With Bogart, this wonderful enigma is brought under the light as never before. Although authors Ann M. Sperber and Eric Lax never met, Bogart is a unique collaboration, combining the strengths of two prize-winning biographers. Sperber, the author of the New York Times best-selling Pulitzer-Prize finalist Murrow: His Life and Times (1986), spent seven years before her death in 1994 amassing a vast archive of original research on the life and times of Humphrey Bogart, including more than 200 interviews she conducted with people who had known and worked with him, including Katharine Hepburn and John Huston. Eric Lax, whose Woody Allen was a national bestseller in 1991, took over the project after Sperber's death and spent two years completing it. The result is the definitive portrait of the actor who merged his screen anti-heroism with his own staunch personal integrity in a manner new to Hollywood, fashioning a persona as timely today, forty years after his death, as it was during his own life.
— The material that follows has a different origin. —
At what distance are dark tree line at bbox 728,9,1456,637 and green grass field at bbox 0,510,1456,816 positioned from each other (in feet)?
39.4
Several things are left out of the book, and I wonder why. One is the fact that Mr. Lax states that Bogart's sister was a great financial responsibility for him as she was in a private sanitarium for mental illness. In 1955 Frances Bogart Rose was a patient in the Metropolitan State Hospital (for the mentally ill) at Norwalk, California. She was allowed occasional visits to the Bogart home, but her return was always a concern because of the heavy drinking at Bogart's home and its effects on her. Perhaps it was at an earlier time that she was in a private sanitarium, but Mr. Lax gives the reader the impression it was for life. Since Bogart, who died in 1957, left her no bequest in his will (in spite of leaving small bequests to the household cook and his secretary), one can assume he knew she in some way would be cared for during her lifetime
Another issue not covered is Bogart's involvement with women during his mariage to Bacall, which even Bacall speaks of in her autobiography, stating she did not find out about some of the women until after Bogart's death (perhaps the best documented claim is about the young lady who cut his children's hair, a total opposite from Ms. Bacall). Yet the author points out Ms. Bacall's attractions (and in the case of Adlai Stevenson, she obviously had fallen in love). As Bacall states in her book, she did not have an actual affair because she knew that Bogart would leave her if she did. This is not to say they did not love each other deeply. Perhaps if she had not rejected another great love of his life, his yaught and sailing, and snooted the crew, preferring instead to attend Hollywood parties, the time and experiences they could have shared there would have resulted in a more close-knit bond. On the other hand, she was only twenty when she married him, and the fact that she lived with such a complex and difficult man until his death says something for her.
This book packs you with a wallop because it is so well written, very well researched and documented, the photos are great. Remember, he was an extremely heavy drinker and all his activities were lived under a cloud of alcohol or the affects of alcohol, even his greatest preformances. A gentleman and a boor. crude and erudite. kind and cruel. But talented, talented, talented!